• [TAREFA PROPOSTA A] Reproduza integralmente o texto sobre a manhã em que o pó de café quase acabou, sem alterar nenhuma palavra.

• [TEXTO FORNECIDO]
###

Era uma manhã qualquer. De um dia
típico em uma semana ordinária. Nada demais, para falar a verdade. Confesso que
talvez esteja me tornando apegado demais a rotinas, o que é, no mínimo, iônico.
Visto que, meses atrás, logo quando cheguei aqui, tudo o que eu queria era ter
um pouco mais de noção sobre a cidade em que eu estava morando. E como os meus
dias nela iriam ser. Tudo era muito novo, muito rápido, muito espontâneo,
enquanto eu não sabia de nada do que iria acontecer em seguida. Não que hoje eu
saiba, mas o mistério que cercava os meus dias há sete meses definitivamente
parece já ter entregue o seu final. E não foi tão surpreendente quanto eu
esperava que fosse. Mas eu estou me perdendo do que quero dizer. O que eu quero
dizer é que, em uma dessas manhas de mais um dia insuportavelmente previsível,
parecia que só o que poderia me surpreender seria o fim dos tempos. Mas não. Em
vez disso, acabou o pó de café.
Quer dizer,
não acabou. Mas também não seria o suficiente para me despertar da ressaca da
contemporaneidade que eu estava sofrendo. A cafeteira iria passar pouco café e
eu iria passar muita vontade. Quis a vida, que eu não canso de dizer que é uma
eterna brincalhona com esses nossos dramas existenciais, que apesar de não
haver outro pacote de pó de café em casa, tivesse leite. E se eu fosse um fã de
café com leite, este teria sido o fim da história.

###

• [DADOS]
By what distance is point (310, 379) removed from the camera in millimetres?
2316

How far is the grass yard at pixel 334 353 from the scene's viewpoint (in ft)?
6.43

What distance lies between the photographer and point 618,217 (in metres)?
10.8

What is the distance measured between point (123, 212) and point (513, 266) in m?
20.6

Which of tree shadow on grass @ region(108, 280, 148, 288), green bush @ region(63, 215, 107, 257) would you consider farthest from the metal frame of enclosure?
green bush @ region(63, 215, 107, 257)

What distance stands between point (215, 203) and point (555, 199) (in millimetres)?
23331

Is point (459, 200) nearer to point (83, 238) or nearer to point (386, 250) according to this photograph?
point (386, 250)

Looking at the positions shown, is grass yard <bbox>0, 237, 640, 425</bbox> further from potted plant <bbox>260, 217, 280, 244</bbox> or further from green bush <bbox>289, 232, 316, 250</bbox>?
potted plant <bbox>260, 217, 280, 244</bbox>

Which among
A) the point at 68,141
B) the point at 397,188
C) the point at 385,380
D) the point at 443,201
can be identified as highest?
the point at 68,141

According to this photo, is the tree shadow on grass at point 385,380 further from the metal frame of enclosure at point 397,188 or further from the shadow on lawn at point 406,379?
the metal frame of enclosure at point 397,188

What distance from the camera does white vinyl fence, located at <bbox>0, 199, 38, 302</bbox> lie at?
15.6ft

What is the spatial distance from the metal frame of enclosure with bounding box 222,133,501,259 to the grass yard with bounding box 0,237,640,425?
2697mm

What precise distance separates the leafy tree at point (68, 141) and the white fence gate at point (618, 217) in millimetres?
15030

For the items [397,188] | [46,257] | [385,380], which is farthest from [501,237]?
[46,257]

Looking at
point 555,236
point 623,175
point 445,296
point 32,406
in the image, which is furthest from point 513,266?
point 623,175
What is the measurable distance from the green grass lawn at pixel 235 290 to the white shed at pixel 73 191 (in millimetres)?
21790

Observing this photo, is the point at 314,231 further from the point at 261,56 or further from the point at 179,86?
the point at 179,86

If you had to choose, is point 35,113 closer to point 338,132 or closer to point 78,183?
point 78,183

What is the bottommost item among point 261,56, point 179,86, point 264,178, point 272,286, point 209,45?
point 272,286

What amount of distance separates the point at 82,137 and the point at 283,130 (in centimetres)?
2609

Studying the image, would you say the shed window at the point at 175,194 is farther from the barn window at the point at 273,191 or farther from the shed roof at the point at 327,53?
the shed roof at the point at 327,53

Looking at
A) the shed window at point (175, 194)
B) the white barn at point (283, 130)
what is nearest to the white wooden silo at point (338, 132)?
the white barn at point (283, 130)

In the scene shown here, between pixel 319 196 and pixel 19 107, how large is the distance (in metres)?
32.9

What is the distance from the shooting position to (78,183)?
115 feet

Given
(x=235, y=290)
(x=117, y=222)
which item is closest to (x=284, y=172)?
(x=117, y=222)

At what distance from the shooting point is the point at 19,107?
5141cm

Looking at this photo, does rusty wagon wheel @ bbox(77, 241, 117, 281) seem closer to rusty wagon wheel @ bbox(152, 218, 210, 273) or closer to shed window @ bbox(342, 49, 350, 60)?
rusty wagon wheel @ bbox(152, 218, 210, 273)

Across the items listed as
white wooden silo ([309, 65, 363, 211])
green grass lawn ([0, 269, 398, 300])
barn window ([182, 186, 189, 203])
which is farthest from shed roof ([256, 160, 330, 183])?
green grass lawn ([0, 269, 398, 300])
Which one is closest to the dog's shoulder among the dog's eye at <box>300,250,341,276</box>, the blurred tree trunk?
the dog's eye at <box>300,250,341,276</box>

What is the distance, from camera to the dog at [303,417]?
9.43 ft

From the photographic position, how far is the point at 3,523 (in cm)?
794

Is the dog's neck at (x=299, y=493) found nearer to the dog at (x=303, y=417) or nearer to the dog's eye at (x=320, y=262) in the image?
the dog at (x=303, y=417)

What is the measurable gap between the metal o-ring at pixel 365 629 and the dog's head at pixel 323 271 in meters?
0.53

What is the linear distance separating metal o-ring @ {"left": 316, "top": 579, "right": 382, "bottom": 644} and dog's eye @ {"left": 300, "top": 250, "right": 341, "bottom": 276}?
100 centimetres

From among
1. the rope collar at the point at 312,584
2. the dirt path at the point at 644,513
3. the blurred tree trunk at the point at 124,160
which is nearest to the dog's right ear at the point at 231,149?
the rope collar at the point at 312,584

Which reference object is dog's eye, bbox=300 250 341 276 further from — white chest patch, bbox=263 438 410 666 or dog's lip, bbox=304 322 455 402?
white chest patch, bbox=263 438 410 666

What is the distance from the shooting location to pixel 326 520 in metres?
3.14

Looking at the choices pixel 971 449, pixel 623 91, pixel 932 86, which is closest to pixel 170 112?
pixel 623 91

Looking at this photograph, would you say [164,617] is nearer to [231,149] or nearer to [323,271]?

###

• [TAREFA PROPOSTA B] Devolva sem nenhuma alteração tudo o que vai da linha da listagem que contém "Which reference object" até o fim da listagem, incluindo as duas pontas.

• [RESPOSTA COMPLETA A]
Era uma manhã qualquer. De um dia
típico em uma semana ordinária. Nada demais, para falar a verdade. Confesso que
talvez esteja me tornando apegado demais a rotinas, o que é, no mínimo, iônico.
Visto que, meses atrás, logo quando cheguei aqui, tudo o que eu queria era ter
um pouco mais de noção sobre a cidade em que eu estava morando. E como os meus
dias nela iriam ser. Tudo era muito novo, muito rápido, muito espontâneo,
enquanto eu não sabia de nada do que iria acontecer em seguida. Não que hoje eu
saiba, mas o mistério que cercava os meus dias há sete meses definitivamente
parece já ter entregue o seu final. E não foi tão surpreendente quanto eu
esperava que fosse. Mas eu estou me perdendo do que quero dizer. O que eu quero
dizer é que, em uma dessas manhas de mais um dia insuportavelmente previsível,
parecia que só o que poderia me surpreender seria o fim dos tempos. Mas não. Em
vez disso, acabou o pó de café.
Quer dizer,
não acabou. Mas também não seria o suficiente para me despertar da ressaca da
contemporaneidade que eu estava sofrendo. A cafeteira iria passar pouco café e
eu iria passar muita vontade. Quis a vida, que eu não canso de dizer que é uma
eterna brincalhona com esses nossos dramas existenciais, que apesar de não
haver outro pacote de pó de café em casa, tivesse leite. E se eu fosse um fã de
café com leite, este teria sido o fim da história.

• [RESPOSTA COMPLETA B]
Which reference object is dog's eye, bbox=300 250 341 276 further from — white chest patch, bbox=263 438 410 666 or dog's lip, bbox=304 322 455 402?
white chest patch, bbox=263 438 410 666

What is the distance from the shooting location to pixel 326 520 in metres?
3.14

Looking at the choices pixel 971 449, pixel 623 91, pixel 932 86, which is closest to pixel 170 112?
pixel 623 91

Looking at this photograph, would you say [164,617] is nearer to [231,149] or nearer to [323,271]?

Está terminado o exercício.